In [1]:
import nltk
from nltk.tokenize import word_tokenize
from nltk.probability import FreqDist

# Ensure you have downloaded necessary NLTK resources
nltk.download('punkt')

def load_text_file(file_path):
    """Load a text file and return its content."""
    with open(file_path, 'r', encoding='utf-8') as file:
        return file.read()

def tokenize_text(text):
    """Tokenize the given text using NLTK."""
    return word_tokenize(text)

def get_most_common_words(tokens, n=10):
    """Get the n most common words from the tokens."""
    freq_dist = FreqDist(tokens)
    return freq_dist.most_common(n)

if __name__ == "__main__":
    # Path to the text file
    file_path = "Output for Sentiment Analysis.txt"  # Replace with the path to your text file

    try:
        # Load and process the text
        text = load_text_file(file_path)
        tokens = tokenize_text(text)

        # Filter out non-alphanumeric tokens (optional)
        tokens = [token.lower() for token in tokens if token.isalpha()]

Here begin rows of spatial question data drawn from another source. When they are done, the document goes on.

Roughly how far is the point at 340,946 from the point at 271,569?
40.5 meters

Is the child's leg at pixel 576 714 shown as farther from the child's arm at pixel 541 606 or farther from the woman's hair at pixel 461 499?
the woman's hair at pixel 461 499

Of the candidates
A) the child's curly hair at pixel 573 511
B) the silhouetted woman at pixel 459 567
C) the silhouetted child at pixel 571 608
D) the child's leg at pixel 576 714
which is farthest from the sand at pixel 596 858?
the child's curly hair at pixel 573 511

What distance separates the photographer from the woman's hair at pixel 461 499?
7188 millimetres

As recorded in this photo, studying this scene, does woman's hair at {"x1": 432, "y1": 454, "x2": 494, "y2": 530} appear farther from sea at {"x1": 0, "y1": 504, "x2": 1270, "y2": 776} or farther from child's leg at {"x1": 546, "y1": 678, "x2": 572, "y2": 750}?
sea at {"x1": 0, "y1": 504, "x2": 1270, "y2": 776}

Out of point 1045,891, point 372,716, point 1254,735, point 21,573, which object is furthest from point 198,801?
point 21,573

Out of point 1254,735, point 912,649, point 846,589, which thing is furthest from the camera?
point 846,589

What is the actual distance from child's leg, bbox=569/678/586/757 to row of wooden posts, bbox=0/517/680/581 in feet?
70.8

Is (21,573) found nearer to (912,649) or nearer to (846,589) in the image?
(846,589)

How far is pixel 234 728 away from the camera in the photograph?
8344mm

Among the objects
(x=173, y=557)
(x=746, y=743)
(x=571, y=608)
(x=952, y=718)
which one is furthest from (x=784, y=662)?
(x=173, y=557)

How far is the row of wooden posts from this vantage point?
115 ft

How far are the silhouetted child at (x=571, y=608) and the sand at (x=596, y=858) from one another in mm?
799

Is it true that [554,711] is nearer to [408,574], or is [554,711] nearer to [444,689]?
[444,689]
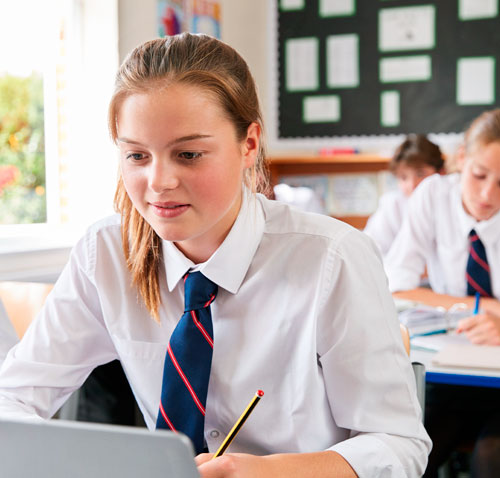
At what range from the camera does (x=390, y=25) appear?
4203 mm

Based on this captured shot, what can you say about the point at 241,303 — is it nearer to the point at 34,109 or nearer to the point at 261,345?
the point at 261,345

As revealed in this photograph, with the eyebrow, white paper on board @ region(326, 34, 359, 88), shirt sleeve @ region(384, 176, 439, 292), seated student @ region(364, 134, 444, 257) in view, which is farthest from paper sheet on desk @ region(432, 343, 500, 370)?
white paper on board @ region(326, 34, 359, 88)

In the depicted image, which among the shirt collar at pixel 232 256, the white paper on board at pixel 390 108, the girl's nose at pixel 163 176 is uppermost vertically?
the white paper on board at pixel 390 108

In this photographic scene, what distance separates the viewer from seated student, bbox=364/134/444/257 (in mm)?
3567

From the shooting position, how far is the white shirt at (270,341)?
38.3 inches

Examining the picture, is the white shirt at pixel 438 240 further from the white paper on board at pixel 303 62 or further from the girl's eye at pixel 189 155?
the white paper on board at pixel 303 62

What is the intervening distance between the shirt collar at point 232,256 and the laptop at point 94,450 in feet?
1.75

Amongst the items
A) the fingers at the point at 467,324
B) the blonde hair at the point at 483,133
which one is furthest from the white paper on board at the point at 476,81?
the fingers at the point at 467,324

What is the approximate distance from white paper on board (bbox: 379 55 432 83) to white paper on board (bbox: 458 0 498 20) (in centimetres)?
31

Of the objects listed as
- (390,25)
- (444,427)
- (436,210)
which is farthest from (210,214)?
(390,25)

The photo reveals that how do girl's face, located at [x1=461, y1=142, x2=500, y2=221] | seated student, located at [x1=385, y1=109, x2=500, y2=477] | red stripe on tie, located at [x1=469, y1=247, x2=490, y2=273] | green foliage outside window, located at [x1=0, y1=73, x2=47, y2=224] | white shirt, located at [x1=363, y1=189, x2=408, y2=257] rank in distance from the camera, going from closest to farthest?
seated student, located at [x1=385, y1=109, x2=500, y2=477] → girl's face, located at [x1=461, y1=142, x2=500, y2=221] → red stripe on tie, located at [x1=469, y1=247, x2=490, y2=273] → green foliage outside window, located at [x1=0, y1=73, x2=47, y2=224] → white shirt, located at [x1=363, y1=189, x2=408, y2=257]

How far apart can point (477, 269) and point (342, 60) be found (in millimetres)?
2264

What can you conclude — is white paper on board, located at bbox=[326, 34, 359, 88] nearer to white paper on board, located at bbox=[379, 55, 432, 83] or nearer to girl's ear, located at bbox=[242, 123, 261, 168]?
white paper on board, located at bbox=[379, 55, 432, 83]

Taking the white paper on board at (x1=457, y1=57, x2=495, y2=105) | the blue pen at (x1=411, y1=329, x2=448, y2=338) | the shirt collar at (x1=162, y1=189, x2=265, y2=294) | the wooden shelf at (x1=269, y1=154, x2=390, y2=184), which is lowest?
the blue pen at (x1=411, y1=329, x2=448, y2=338)
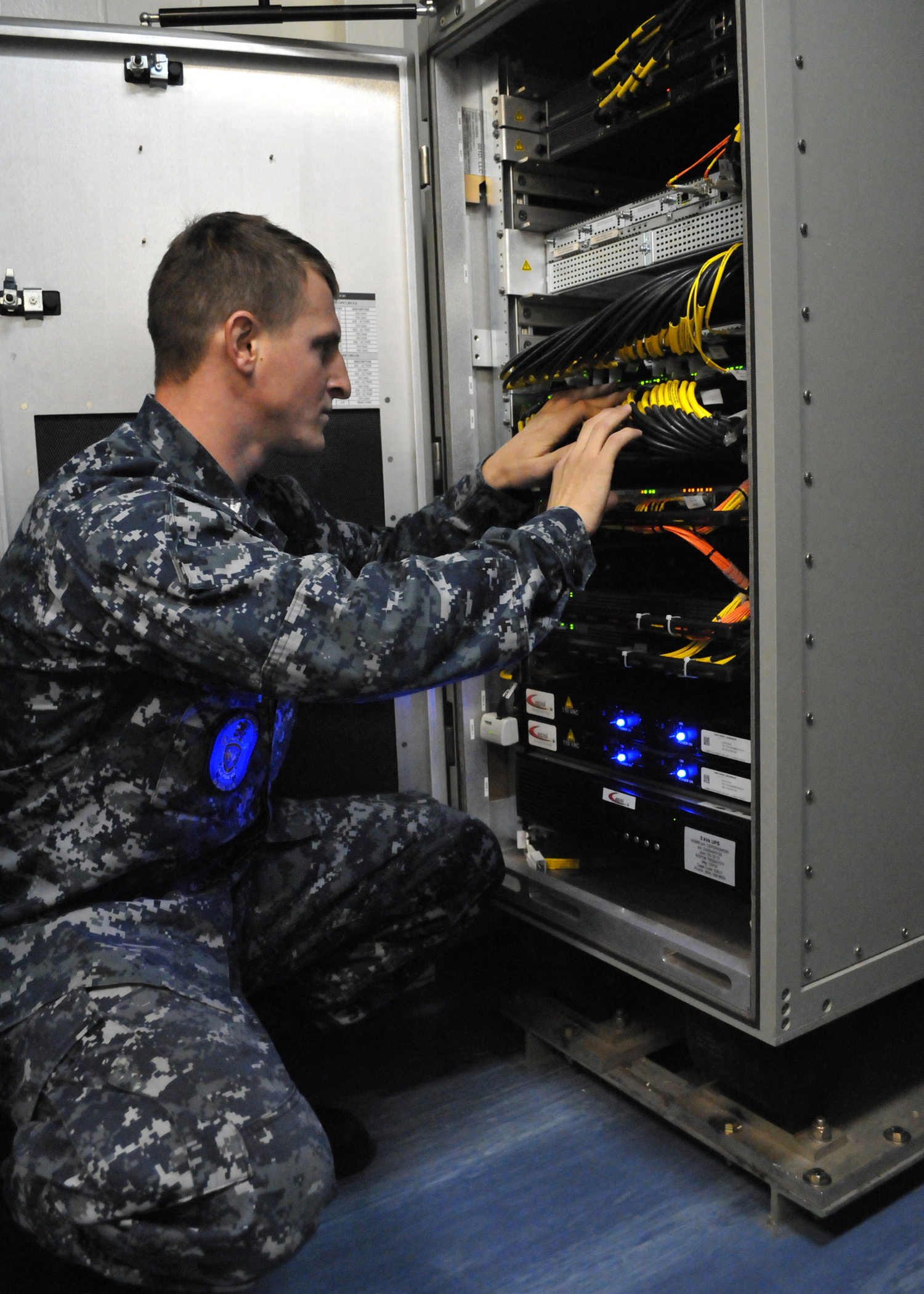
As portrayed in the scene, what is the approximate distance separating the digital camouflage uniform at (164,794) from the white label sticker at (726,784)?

        # Get and display the 10 most common words
        common_words = get_most_common_words(tokens, n=10)
        print("10 Most Common Words:")
        for word, count in common_words:
            print(f"{word}: {count}")

    except FileNotFoundError:
        print(f"Error: The file '{file_path}' was not found.")
    except Exception as e:
        print(f"An error occurred: {e}")


10 Most Common Words:
package: 7
downloading: 4
to: 4
c: 4
is: 3
already: 3
stopwords: 2
punkt: 2
wordnet: 2
text: 2


[nltk_data] Downloading package punkt to
[nltk_data]     C:\Users\navad\AppData\Roaming\nltk_data...
[nltk_data]   Package punkt is already up-to-date!